Both intervals are very similar, centered around the same mean 22.53. The bootstrap CI is: Slightly wider, due to using an approximate method and not assuming normality. Still almost similiar to the t-distribution result. This shows that bootstrapping provides a reliable and flexible alternative to analytical methods, especially when distributional assumptions are questionable.

(e) Based on this data set, provide an estimate, µˆmed, for the median value of medv in the population.
mu_hat_med <- median(Boston$medv)
mu_hat_med
## [1] 21.2

Median value of medv is 21.2.

(f) We now would like to estimate the standard error of µˆmed. Unfortunately, there is no simple formula for computing the standard error of the median. Instead, estimate the standard error of the median using the bootstrap. Comment on your fndings.
boot.fn.med <- function(data, index) {
  return(median(data[index]))
}

set.seed(1)
boot_med <- boot(Boston$medv, statistic = boot.fn.med, R = 1000)
boot_se_med <- sd(boot_med$t)
boot_se_med
## [1] 0.3778075

Median using the bootstrap is 0.377 which is slighly higher than the estimate. This tells us how much the median medv value would fluctuate across repeated samples from the population.

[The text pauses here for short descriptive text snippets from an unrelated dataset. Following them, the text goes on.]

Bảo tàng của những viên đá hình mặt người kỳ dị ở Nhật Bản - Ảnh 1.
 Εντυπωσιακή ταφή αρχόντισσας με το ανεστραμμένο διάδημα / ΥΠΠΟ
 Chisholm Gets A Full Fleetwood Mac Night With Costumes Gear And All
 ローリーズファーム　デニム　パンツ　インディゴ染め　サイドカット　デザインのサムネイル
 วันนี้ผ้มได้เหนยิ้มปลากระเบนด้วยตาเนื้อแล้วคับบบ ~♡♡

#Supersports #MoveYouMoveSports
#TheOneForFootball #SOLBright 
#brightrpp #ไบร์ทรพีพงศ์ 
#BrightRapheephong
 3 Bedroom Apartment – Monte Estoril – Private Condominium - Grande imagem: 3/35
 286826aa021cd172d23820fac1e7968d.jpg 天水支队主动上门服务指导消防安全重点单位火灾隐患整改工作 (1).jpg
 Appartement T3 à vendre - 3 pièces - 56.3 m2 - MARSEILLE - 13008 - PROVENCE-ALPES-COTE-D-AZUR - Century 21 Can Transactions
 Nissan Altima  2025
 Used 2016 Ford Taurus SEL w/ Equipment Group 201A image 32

(g) Based on this data set, provide an estimate for the tenth percentile of medv in Boston census tracts. Call this quantity µˆ0.1. (You can use the quantile() function.)
mu_hat_0.1 <- quantile(Boston$medv, 0.1)
mu_hat_0.1
##   10% 
## 12.75

The 10th percentile is a measure of the lower tail of the distribution. It shows the median home value i.e., 1275 below which 10% of Boston neighborhoods fall.

(h) Use the bootstrap to estimate the standard error of µˆ0.1. Comment on your fndings.
boot.fn.q10 <- function(data, index) {
  return(quantile(data[index], 0.1))
}

set.seed(1)
boot_q10 <- boot(Boston$medv, statistic = boot.fn.q10, R = 1000)
boot_se_q10 <- sd(boot_q10$t)
boot_se_q10
## [1] 0.4767526

The standard error is relatively larger than that of the mean (0.41) and median (0.38). This makes sense because quantiles near the tails, like the 10th percentile, tend to be more sensitive to variability and outliers. This S.E. tells us that if we repeatedly sampled from the population, the 10th percentile of medv would vary by roughly 0.48 on average.